The CRAP score tier system in crates/cli/src/health/scoring.rs and crates/cli/src/health_types/finding.rs has three structural rough edges that show up as user-visible inconsistency in finding outputs.
1. Tier precedence is implicit in control flow
scoring.rs:1352-1404 resolves which coverage tier applies to a given function:
- Line 1352: Angular template inheritance context present ->
EstimatedComponentInherited.
- Line 1372: Istanbul data loaded -> try Istanbul match; if function unmatched, fall through silently to estimated tiers.
- Line 1393: else ->
StaticEstimated.
There is no explicit enum CoverageSource priority order documented in code. A reader has to follow the control flow to understand which tier wins when.
The more concrete user-impact: when Istanbul is loaded but only matches 80% of functions, the remaining 20% silently fall back to estimated tiers.
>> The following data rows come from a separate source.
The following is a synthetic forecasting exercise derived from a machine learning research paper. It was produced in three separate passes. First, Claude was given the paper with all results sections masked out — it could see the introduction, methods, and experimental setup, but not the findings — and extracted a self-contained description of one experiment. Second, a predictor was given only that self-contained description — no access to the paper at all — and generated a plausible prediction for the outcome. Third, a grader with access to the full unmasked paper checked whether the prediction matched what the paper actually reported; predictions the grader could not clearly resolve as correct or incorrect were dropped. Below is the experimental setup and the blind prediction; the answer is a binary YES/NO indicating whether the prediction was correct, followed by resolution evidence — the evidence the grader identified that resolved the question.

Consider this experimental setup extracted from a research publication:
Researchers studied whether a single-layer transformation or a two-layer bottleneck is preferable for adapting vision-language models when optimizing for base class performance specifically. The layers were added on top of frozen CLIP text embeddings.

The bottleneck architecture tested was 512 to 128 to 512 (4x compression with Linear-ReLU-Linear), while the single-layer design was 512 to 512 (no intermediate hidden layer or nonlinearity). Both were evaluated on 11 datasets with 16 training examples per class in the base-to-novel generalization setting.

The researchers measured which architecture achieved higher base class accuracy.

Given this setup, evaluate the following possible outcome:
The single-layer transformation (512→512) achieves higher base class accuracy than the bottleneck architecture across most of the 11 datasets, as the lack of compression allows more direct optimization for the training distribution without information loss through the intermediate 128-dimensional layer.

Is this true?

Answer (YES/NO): YES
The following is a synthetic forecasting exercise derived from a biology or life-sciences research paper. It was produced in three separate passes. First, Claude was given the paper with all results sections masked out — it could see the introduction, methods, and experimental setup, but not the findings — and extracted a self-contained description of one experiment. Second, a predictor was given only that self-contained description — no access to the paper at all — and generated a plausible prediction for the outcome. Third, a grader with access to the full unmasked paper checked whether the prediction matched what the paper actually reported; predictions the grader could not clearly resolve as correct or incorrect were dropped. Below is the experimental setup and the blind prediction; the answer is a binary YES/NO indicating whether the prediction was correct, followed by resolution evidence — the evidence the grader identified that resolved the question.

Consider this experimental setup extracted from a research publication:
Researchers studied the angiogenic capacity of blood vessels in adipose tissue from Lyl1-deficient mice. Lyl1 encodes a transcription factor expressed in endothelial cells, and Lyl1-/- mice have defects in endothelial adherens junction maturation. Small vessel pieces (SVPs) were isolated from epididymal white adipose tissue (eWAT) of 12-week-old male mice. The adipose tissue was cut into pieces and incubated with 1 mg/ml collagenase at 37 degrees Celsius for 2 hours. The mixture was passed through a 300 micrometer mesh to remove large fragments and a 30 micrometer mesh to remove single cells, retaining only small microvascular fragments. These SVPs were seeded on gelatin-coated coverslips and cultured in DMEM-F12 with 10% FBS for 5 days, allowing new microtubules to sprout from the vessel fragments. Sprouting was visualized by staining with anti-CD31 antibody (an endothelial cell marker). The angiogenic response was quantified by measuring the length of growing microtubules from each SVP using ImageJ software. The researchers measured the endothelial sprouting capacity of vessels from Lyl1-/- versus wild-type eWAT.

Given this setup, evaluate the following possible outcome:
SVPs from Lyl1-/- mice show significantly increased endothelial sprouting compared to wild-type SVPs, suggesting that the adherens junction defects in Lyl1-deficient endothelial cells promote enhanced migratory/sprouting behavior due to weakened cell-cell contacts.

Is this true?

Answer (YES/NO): YES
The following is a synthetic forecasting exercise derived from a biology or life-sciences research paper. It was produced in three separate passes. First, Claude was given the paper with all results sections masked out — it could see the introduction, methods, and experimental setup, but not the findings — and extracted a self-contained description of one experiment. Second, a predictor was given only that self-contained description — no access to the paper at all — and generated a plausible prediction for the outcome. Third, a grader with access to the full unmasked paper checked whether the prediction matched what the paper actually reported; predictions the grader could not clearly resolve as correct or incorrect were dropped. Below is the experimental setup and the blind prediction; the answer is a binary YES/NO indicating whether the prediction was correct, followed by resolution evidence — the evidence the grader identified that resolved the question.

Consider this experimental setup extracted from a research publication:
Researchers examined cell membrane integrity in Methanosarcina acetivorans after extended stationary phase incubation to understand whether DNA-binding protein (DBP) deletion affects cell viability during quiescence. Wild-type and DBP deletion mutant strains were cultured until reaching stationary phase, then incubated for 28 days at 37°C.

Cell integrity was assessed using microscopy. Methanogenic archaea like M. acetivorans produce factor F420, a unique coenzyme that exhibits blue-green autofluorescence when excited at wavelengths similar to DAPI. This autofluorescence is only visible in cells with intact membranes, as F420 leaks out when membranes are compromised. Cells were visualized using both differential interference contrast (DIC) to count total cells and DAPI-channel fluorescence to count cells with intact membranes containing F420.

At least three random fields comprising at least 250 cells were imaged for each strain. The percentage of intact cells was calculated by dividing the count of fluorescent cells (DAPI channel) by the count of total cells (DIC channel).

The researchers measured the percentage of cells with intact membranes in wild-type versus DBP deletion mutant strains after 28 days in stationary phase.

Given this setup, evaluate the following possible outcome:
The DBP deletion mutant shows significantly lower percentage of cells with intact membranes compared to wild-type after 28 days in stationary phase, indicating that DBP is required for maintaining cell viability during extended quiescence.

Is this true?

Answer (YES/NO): NO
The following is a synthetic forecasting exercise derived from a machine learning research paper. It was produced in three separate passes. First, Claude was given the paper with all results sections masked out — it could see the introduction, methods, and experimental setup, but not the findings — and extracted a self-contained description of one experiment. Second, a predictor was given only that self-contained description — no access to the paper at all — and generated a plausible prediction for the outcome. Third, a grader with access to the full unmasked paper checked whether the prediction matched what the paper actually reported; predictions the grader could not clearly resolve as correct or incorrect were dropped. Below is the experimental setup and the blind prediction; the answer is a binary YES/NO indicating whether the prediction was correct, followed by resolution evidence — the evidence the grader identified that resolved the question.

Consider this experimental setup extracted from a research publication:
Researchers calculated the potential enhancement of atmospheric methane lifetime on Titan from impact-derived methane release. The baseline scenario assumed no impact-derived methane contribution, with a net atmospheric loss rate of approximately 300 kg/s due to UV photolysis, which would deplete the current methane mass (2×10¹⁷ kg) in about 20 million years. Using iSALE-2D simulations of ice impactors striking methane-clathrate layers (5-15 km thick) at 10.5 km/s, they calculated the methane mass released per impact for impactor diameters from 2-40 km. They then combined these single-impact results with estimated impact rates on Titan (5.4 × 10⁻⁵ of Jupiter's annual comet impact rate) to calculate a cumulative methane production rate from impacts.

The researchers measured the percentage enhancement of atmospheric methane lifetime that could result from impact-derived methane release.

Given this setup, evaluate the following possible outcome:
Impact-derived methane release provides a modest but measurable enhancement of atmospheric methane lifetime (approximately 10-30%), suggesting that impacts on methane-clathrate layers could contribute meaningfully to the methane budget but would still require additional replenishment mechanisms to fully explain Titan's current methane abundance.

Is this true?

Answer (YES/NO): NO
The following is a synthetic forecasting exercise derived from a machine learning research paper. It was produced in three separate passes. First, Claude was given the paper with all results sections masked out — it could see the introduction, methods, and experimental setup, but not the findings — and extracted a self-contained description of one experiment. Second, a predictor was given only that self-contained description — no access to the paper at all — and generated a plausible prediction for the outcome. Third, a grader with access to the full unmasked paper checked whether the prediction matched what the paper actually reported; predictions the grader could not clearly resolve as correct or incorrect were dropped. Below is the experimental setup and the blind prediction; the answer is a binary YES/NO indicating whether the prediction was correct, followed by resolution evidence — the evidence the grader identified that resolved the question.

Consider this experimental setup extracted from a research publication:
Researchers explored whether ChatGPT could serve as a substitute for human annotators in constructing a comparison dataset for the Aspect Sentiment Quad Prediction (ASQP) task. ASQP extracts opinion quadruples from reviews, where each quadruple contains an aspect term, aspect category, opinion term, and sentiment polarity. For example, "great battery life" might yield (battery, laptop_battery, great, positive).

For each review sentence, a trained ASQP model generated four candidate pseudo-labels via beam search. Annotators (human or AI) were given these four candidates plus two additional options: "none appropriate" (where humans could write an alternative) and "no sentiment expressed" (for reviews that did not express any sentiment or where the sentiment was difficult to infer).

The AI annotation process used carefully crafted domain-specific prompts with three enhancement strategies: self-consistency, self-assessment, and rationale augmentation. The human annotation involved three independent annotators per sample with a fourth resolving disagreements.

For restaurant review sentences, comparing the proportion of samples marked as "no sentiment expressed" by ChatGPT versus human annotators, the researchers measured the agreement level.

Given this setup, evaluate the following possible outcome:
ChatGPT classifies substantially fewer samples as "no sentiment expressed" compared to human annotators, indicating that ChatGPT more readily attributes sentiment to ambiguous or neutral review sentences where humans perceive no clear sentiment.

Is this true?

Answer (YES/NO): NO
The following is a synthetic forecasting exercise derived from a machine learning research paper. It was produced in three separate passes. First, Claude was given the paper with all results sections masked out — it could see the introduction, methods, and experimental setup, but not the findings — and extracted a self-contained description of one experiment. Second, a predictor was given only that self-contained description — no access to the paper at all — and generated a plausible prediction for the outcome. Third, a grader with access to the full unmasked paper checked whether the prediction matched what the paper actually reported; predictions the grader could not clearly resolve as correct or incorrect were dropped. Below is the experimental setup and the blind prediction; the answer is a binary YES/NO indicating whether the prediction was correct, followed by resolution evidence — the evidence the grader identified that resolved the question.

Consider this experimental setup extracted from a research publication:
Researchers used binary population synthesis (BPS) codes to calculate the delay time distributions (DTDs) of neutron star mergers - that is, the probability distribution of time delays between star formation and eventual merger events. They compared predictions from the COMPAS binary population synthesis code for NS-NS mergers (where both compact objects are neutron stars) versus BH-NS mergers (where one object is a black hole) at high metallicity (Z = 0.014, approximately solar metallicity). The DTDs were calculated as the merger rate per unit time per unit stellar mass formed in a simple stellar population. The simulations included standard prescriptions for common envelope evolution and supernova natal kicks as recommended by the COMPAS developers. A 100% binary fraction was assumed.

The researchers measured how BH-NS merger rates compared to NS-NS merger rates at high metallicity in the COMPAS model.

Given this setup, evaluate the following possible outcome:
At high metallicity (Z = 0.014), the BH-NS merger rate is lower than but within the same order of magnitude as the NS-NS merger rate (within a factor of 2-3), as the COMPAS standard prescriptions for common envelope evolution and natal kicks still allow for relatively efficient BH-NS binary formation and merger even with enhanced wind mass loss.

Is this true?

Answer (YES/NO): NO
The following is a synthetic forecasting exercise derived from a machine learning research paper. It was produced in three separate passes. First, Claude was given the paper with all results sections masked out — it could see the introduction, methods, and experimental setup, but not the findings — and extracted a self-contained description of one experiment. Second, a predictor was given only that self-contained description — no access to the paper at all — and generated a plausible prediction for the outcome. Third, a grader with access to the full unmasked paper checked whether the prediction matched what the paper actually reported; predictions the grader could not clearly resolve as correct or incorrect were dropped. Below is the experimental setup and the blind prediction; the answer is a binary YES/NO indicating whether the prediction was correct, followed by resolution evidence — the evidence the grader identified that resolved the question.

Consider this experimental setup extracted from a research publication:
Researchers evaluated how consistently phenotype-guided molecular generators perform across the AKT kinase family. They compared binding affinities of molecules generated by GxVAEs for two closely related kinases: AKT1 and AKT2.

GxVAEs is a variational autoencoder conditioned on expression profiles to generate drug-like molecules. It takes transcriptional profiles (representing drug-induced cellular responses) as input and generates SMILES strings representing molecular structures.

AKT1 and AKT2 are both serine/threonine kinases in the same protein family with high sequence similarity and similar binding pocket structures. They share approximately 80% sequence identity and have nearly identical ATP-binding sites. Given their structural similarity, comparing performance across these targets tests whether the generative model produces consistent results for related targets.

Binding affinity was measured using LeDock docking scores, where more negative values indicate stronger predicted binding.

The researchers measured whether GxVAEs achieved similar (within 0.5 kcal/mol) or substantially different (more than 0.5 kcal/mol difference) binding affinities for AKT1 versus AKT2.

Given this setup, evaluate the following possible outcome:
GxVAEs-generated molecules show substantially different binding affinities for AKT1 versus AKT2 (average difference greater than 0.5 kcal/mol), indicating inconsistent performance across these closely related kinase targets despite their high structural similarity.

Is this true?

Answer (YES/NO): NO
The CRAP-finding action selection in report::json::build_health_finding_actions then emits different action verbs (add-tests for estimated tiers, increase-coverage for partial/high) for functions in the same file. The user sees mixed advice and cannot tell from the output that the coverage source shifted mid-file.
2. SECONDARY_REFACTOR_BAND is a magic constant
crates/cli/src/health_types/finding.rs:48:
const SECONDARY_REFACTOR_BAND: u16 = 5;
Used at finding.rs:267-273 to trigger a secondary refactor-function action on CRAP-only findings whose cyclomatic is within 5 points of the max threshold AND whose cognitive complexity is at least half the cognitive threshold. The rationale (suppress false positives on flat type-tag dispatchers per .claude/rules/cli-crate.md) lives only in CLAUDE.md, not next to the constant.
Three issues:
- No unit test asserts the band heuristic's behavior on a fixture.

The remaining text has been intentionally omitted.